[MUD-Dev] Geometric content generation

Dave Rickey daver at mythicentertainment.com
Wed Oct 3 10:09:31 CEST 2001


-----Original Message-----
From: Ola Fosheim Grøstad <olag at ifi.uio.no>
>John Hopson wrote:

>> It is mental ergonomics, designing a game to work with the
>> players rather than imposing decisions on them at the designer's
>> whim.

> WHAT GAME ARE YOU PLAYING???  Ever seen how game companies go
> bonkers about "exploits" and "cheating"???  You know, the
> zero-tolerance policies?  Ever seen players complain about
> "nerfs"???

> Ohoh, a player is off the rails.  Hey player, yes you! Don't stray
> away from those rails, or I'll smack ya.  *smack*

Here in the states there's a commercial on TV lately.  I forget who
is being advertised, some kind of "eBusiness Solutions" thing.
However, it shows a cartoon rat confronted by a maze, with cheese at
the other end.  Towards the end of the commercial, the rat runs
around the outside of the maze to the intended exit, and gets the
cheese.

The purpose of a schedule of reinforcement is to encourage certain
forms of play over others.  When the players find the ways to skip
the maze in order to get directly to the reward, the intended forms
of play are no longer being followed.  You can either re-build your
game on the fly so that some sense of "fun" is restored, with
probably inferior results, or block off the shortcut.

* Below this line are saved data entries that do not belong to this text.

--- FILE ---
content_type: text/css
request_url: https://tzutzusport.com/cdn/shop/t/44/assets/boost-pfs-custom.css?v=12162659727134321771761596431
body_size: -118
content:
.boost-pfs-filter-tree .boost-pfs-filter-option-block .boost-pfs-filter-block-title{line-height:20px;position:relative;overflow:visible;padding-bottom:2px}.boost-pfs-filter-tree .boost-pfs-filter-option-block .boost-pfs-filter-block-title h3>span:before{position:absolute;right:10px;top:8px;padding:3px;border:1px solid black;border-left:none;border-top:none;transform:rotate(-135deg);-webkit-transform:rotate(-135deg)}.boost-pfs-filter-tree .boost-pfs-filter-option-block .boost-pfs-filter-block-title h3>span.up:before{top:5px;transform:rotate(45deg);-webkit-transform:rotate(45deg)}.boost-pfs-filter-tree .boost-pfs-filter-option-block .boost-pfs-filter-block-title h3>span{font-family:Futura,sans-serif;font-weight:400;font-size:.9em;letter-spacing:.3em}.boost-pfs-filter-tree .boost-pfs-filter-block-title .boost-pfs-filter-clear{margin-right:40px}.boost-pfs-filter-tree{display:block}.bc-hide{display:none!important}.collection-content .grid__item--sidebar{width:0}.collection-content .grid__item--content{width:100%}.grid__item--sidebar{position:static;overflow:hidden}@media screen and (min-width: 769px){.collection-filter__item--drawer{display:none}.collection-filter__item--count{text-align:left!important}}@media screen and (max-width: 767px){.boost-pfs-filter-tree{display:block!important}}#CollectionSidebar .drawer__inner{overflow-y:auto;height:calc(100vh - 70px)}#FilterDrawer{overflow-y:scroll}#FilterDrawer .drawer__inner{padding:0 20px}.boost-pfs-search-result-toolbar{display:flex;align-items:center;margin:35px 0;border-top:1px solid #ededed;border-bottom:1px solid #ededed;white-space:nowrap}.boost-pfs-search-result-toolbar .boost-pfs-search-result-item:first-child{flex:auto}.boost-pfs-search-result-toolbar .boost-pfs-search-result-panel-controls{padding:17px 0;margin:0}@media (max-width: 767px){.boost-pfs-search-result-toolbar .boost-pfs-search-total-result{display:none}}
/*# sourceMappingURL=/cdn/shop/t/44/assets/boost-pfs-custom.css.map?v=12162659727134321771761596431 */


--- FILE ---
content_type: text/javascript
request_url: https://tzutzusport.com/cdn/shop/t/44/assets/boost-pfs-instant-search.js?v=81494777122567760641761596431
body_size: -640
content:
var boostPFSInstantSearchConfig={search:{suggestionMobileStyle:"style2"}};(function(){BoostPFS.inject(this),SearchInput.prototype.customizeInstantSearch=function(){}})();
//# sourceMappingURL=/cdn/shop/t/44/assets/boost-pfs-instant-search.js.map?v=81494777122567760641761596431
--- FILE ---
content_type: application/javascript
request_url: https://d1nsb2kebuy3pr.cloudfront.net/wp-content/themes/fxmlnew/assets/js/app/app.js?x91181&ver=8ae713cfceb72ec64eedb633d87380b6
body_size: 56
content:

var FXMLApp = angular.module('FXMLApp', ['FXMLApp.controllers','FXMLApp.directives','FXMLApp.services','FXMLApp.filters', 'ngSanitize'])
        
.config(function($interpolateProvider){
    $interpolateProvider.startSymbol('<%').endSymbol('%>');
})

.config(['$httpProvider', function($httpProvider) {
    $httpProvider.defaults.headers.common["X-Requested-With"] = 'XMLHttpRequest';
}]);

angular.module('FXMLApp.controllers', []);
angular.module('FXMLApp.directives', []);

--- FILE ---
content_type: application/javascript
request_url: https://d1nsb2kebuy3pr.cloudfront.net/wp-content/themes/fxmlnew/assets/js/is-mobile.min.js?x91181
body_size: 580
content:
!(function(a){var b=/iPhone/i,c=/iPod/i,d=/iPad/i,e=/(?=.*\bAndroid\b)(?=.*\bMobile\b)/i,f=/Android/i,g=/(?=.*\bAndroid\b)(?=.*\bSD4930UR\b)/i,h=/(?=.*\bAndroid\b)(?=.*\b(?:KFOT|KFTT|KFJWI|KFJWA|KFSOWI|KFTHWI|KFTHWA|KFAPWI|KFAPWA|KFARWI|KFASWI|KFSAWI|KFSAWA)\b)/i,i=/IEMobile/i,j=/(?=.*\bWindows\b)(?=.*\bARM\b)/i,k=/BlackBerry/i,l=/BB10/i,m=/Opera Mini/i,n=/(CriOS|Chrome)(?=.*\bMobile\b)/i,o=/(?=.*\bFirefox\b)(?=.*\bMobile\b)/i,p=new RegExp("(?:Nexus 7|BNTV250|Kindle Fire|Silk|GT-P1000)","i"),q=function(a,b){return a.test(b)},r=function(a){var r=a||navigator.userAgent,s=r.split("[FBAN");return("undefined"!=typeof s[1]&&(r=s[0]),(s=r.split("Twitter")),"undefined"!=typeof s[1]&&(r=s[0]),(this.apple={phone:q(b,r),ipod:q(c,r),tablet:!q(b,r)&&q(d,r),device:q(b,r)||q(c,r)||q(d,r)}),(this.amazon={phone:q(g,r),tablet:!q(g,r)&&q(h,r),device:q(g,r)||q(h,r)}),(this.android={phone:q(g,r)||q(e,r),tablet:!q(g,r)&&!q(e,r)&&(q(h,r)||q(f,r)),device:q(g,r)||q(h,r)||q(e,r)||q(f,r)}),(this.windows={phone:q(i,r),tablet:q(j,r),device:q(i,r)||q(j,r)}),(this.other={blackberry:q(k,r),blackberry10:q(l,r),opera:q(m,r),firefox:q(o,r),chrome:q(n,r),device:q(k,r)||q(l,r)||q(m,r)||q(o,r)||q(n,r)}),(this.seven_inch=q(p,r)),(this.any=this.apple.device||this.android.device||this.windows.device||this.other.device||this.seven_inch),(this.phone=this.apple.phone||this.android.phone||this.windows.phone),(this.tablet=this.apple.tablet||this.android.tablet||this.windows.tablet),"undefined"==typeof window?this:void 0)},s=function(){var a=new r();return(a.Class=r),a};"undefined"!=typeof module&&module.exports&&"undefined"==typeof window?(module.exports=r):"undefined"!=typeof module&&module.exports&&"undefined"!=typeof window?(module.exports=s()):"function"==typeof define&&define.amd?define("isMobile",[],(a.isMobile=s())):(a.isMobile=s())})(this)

If it was acceptable to have only a single mode of play, we could
ignore it, but in these games we are usually trying to integrate
multiple play modes into the same reward structure (at a minimum, a
"melee" style, a "nuker" style, and a "healer" style).  We do this
in an effort to create complementary strengths and weaknesses, push
the players towards group pursuit of individual goals, and drive our
social construction and organization.  When a means around the
"maze" (a faster means of generating XP) is found, it usually
involves either bypassing or neutralizing those need relationships,
and the game lacks the fundamental social bonds it needs (needs in
both the "player fun" sense and the account retention sense).

AC's fundamental flaw as a social environment is that there are a
handful of "Extreme" templates which are far more effective at XP
generation, and they are all "solo" templates.  This is also a flaw
in AO, and UO.  IMHO, EQ's status as the #1 game in the US comes not
from the fact it is prettier than the alternatives, but because it
has these fundamental socializing pressures, and the others do not.
Although my experience with Lineage is limited, I believe it is also
a strict "class" system, with similar socializing pressures (and
others in the form of territorial control meta-games, which require
even higher orders of social organization).

In fact, as I look at the games, and their relative success, what I
see as the determining factor is *not* graphical appeal (Lineage,
the largest, has the poorest graphics.  AO, the smallest, has the
best graphics), or quality of production assets (AC's server
architecture is of higher quality in *many* ways than any of the
others, yet it's 2nd to the bottom), or reliability (Lineage servers
are *incapable* of staying up for more than 10 days at a run, EQ
servers crash frequently, AC almost never crashes).  What I do see
is a direct correlation between socializing pressures and revenue.

Players will complain about graphics, whine about balance, *scream*
about stability.  But when it comes time to renew their
subscription, what decides if you keep that customer is how many
friends he feels he'd be leaving behind.  Show me a better way to
create those friendships than through manipulation of the XP
treadmill system, and I'll be all over it (I always hated them,
anyway).  For right now, I'll go with what works.